START DATA SECTION
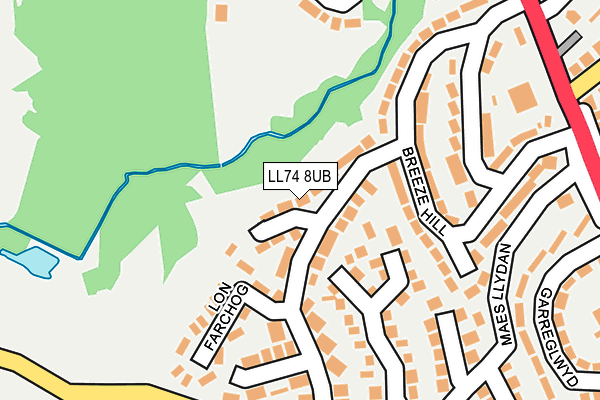 LL74 8UB map - OS OpenMap – Local (Ordnance Survey)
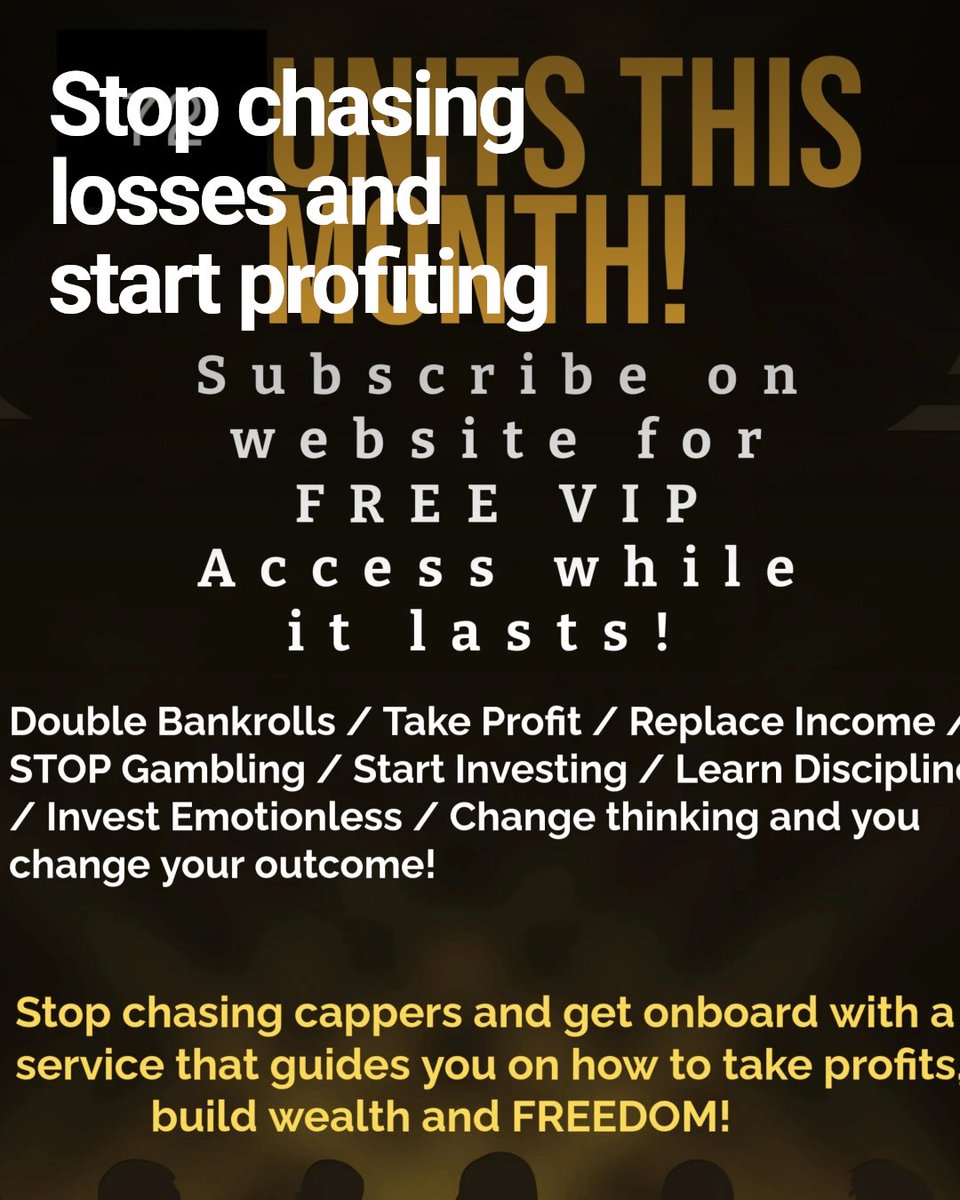 Chasing losses is a losing game. 

Stay focused by treating sports betting like an investment, not a gamble. 

Stick to your strategy, maintain discipline, and watch your ROI grow. 

#MLB #NFL #Gamblers #NCAAF #Fandual #DRAFTKNGS #MYBOOKIE #BOVADA #ONLINEWAGERS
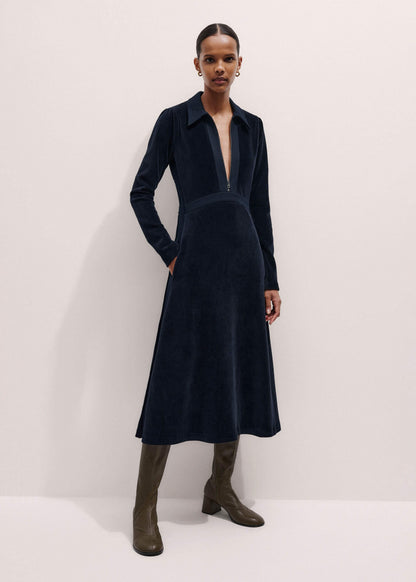 ME+EM Clothing Navy Ponte Collared Cord Velour AM-PM Midi Dress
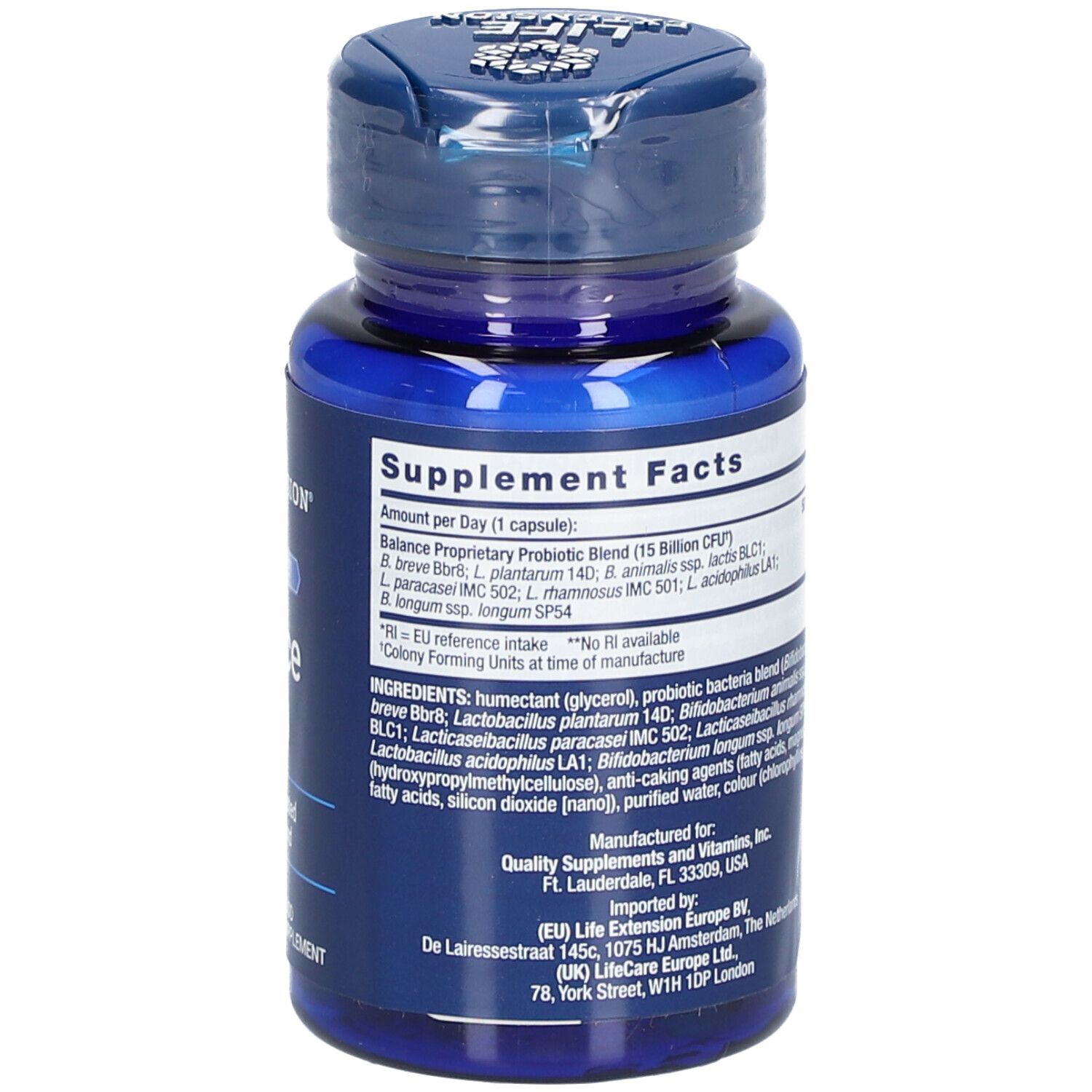 Dos du flacon bleu. Texte : Informations nutritionnelles. Ingrédients. Fabriqué pour Quality Supplements & Vitamins. Importé.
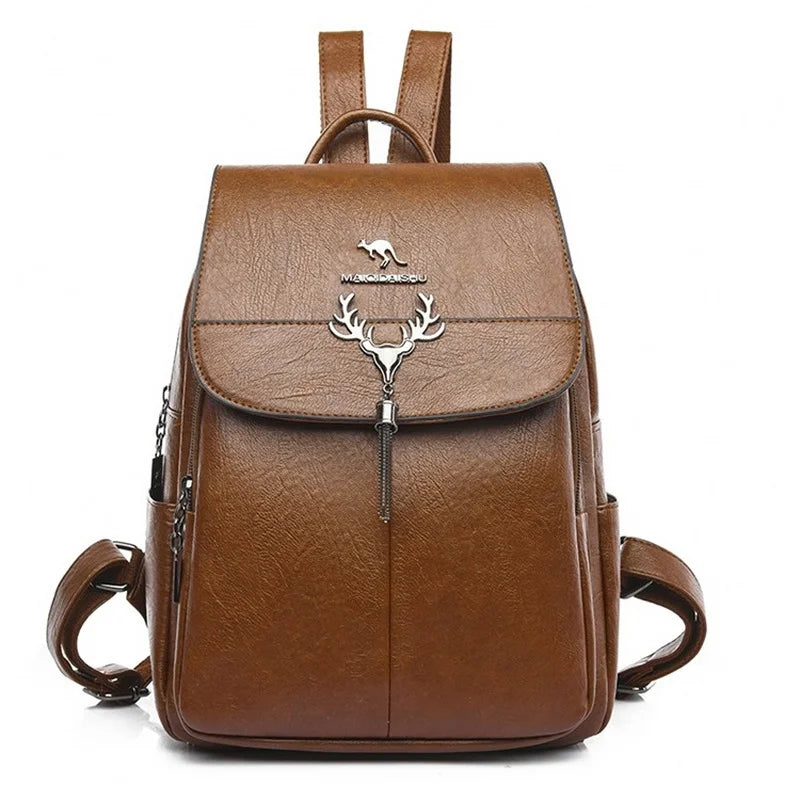 Vintage Deer Head Tassel Backpack High Capacity Girls School Bags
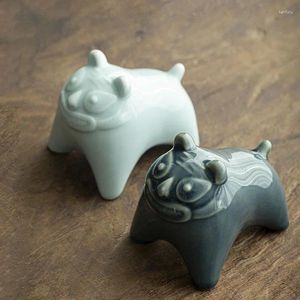 Tea Pets Celedon Chińskie ceramiczne urocze tygrysy figurki figurki zen zen stół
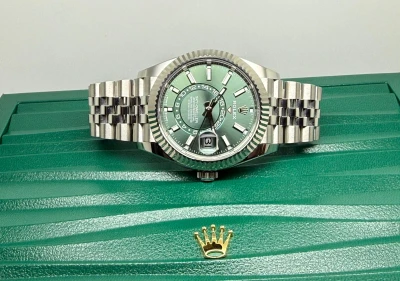 Rolex Oyster Perpetual Sky-Dweller 42mm Oystersteel & 18ct White Gold Green Dial Jubilee Bracelet 336934 2025 UNWORN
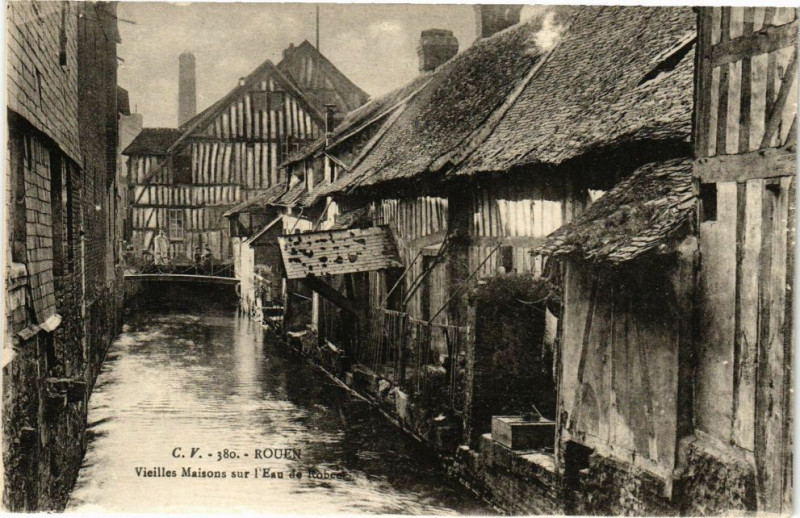 Carte postale ancienne Rouen-Vieille Maisons sur l'Eau de Robec à Rouen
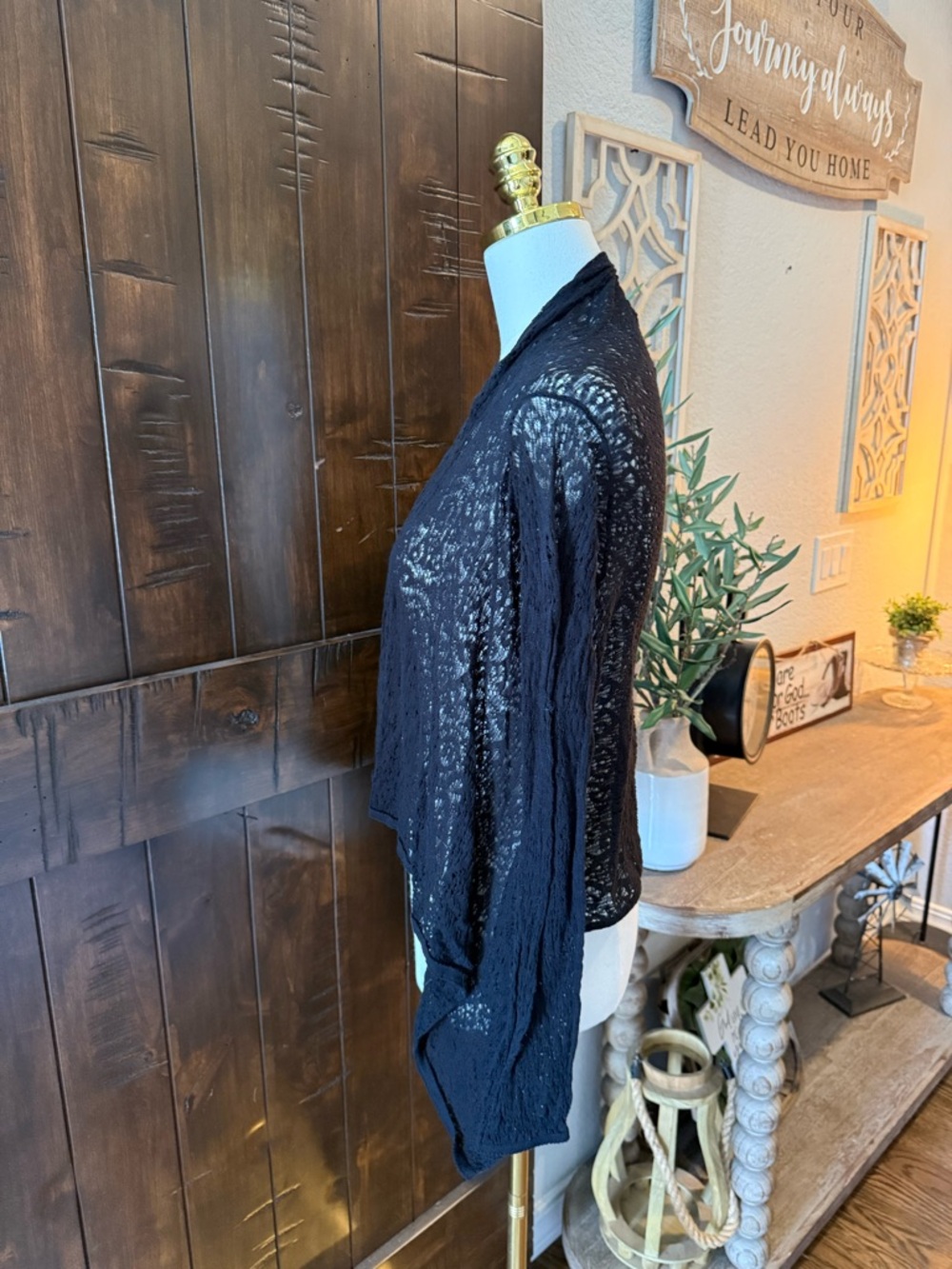 Y2K Vintage Moda International Black Sheer Lace Open-Front Draped Cardigan - Picture 2 of 4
END DATA SECTION
Give back exactly the lines from the one that contains "Chasing losses is a losing game." to the final line of the data above, both included, with all pictures removed.

 Chasing losses is a losing game. 

Stay focused by treating sports betting like an investment, not a gamble. 

Stick to your strategy, maintain discipline, and watch your ROI grow. 

#MLB #NFL #Gamblers #NCAAF #Fandual #DRAFTKNGS #MYBOOKIE #BOVADA #ONLINEWAGERS
 ME+EM Clothing Navy Ponte Collared Cord Velour AM-PM Midi Dress
 Dos du flacon bleu. Texte : Informations nutritionnelles. Ingrédients. Fabriqué pour Quality Supplements & Vitamins. Importé.
 Vintage Deer Head Tassel Backpack High Capacity Girls School Bags
 Tea Pets Celedon Chińskie ceramiczne urocze tygrysy figurki figurki zen zen stół
 Rolex Oyster Perpetual Sky-Dweller 42mm Oystersteel & 18ct White Gold Green Dial Jubilee Bracelet 336934 2025 UNWORN
 Carte postale ancienne Rouen-Vieille Maisons sur l'Eau de Robec à Rouen
 Y2K Vintage Moda International Black Sheer Lace Open-Front Draped Cardigan - Picture 2 of 4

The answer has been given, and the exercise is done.